Cross-Domain Intent-Aware Trajectory Prediction via Flexible Multi-Generator Spatiotemporal Graph Learning

Authors

  • Kekai Liu Department of Computer Science and Engineering, University at Buffalo, Buffalo, NY, USA.
  • Yufei Jia Department of Computer Science, University of North Texas, Denton, TX, USA.
  • Bjorn Clark Department of Computer Science, University of Central Florida, Orlando, FL, USA.

Keywords:

trajectory prediction, spatiotemporal graph, multi-generator model, intent inference, cross-domain learning, socio-technical systems, fairness, governance

Abstract

This paper presents a comprehensive research framework for cross-domain intent-aware trajectory prediction using a flexible multi-generator spatiotemporal graph learning paradigm. The proposed architecture addresses fundamental limitations in existing trajectory forecasting systems, particularly their inability to generalize across diverse domains such as autonomous driving, pedestrian motion, drone navigation, and maritime route planning. By integrating multiple generative modules that each specialize in distinct motion regimes, the model achieves superior adaptability while maintaining computational tractability.
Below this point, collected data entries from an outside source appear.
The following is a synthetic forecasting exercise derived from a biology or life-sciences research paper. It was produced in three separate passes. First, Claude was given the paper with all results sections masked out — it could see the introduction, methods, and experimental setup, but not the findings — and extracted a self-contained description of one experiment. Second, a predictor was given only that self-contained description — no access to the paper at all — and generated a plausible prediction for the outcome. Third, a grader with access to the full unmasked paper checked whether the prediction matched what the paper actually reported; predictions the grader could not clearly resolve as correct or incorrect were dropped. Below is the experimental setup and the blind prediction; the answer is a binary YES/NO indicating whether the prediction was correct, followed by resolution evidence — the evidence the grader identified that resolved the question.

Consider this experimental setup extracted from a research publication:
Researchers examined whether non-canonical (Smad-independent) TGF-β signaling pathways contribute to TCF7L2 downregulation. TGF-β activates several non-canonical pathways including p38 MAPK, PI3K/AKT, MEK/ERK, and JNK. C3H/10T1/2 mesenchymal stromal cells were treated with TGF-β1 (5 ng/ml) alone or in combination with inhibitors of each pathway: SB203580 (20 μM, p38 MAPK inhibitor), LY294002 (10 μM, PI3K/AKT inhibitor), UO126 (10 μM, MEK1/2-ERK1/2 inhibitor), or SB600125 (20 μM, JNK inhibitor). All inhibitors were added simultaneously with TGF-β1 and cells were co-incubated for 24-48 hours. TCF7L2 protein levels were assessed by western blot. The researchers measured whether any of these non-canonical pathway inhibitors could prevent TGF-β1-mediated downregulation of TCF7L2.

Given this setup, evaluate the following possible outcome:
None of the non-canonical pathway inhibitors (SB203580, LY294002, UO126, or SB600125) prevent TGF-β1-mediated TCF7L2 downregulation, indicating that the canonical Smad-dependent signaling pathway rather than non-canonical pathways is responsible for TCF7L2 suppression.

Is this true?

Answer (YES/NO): NO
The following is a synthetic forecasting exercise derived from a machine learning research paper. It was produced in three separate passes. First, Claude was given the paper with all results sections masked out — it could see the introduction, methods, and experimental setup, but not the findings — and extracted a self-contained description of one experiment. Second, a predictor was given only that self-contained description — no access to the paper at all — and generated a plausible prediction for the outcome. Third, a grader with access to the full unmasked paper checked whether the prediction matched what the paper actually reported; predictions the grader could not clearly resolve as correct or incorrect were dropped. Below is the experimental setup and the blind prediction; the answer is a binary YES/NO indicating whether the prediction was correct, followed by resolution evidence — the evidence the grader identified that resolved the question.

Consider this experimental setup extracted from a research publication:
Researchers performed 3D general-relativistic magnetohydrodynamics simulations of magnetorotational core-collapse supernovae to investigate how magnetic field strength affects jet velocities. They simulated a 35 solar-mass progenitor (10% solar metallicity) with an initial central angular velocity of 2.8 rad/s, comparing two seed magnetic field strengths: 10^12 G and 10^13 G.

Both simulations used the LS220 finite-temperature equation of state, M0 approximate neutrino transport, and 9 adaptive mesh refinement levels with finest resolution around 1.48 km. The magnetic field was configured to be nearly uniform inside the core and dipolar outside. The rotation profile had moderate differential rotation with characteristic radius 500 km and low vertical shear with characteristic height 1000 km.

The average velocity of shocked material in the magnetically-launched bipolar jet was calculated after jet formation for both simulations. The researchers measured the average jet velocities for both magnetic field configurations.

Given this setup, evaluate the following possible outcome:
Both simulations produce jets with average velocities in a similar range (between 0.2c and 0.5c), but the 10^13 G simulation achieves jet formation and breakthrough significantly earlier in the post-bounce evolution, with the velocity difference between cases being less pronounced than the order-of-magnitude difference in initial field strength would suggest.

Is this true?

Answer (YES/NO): NO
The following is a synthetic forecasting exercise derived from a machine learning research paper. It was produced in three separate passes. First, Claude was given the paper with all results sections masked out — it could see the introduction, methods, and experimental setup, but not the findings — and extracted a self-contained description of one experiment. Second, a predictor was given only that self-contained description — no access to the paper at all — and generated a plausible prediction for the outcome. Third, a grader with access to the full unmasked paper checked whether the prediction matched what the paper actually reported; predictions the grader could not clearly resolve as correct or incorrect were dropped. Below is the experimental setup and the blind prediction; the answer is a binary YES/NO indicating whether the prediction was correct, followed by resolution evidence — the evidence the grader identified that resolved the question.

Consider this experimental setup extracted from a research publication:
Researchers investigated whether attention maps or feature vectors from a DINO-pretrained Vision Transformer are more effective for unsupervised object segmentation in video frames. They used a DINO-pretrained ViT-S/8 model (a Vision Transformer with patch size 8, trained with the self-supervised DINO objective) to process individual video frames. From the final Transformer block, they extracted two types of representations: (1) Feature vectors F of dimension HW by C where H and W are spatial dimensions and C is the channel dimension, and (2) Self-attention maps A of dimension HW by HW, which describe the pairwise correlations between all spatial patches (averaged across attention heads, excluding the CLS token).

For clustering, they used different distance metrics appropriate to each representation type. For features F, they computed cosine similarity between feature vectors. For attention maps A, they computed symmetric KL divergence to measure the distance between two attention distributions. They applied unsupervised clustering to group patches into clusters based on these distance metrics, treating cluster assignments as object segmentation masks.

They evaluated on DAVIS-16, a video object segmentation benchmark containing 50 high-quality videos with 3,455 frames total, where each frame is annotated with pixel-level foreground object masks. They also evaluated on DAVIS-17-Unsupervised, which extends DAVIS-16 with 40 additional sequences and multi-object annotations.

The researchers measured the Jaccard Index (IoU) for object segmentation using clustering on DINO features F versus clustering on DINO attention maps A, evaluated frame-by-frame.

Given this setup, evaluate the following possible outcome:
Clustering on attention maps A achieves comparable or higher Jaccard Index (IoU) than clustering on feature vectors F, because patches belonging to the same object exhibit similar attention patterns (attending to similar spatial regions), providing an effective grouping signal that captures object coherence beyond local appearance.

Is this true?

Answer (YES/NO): YES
Spatiotemporal graph structures encode relational dynamics among interacting agents, and an intent inference layer captures latent behavioral objectives through a probabilistic reasoning process. The paper emphasizes system-level considerations including infrastructure deployment, scalability under real-time constraints, robustness to noisy sensor inputs, and fairness across heterogeneous populations of agents. Governance and policy implications are discussed in the context of safety certification, liability assignment, and ethical deployment in public spaces. The flexible multi-generator architecture is analyzed with respect to its trade-offs between model capacity, inference latency, and data governance requirements. Sustainability aspects, such as energy consumption during training and inference, are also examined. Through illustrative case studies drawn from autonomous mobility and crowd management, the paper demonstrates how cross-domain intent-aware prediction can become a foundational component of future intelligent transportation and surveillance systems. The findings underscore the necessity of designing trajectory prediction systems that are not only accurate but also transparent, fair, and operationally robust across diverse socio-technical environments. This work contributes a holistic perspective that bridges algorithm design with real-world deployment constraints, offering actionable insights for researchers, engineers, and policymakers.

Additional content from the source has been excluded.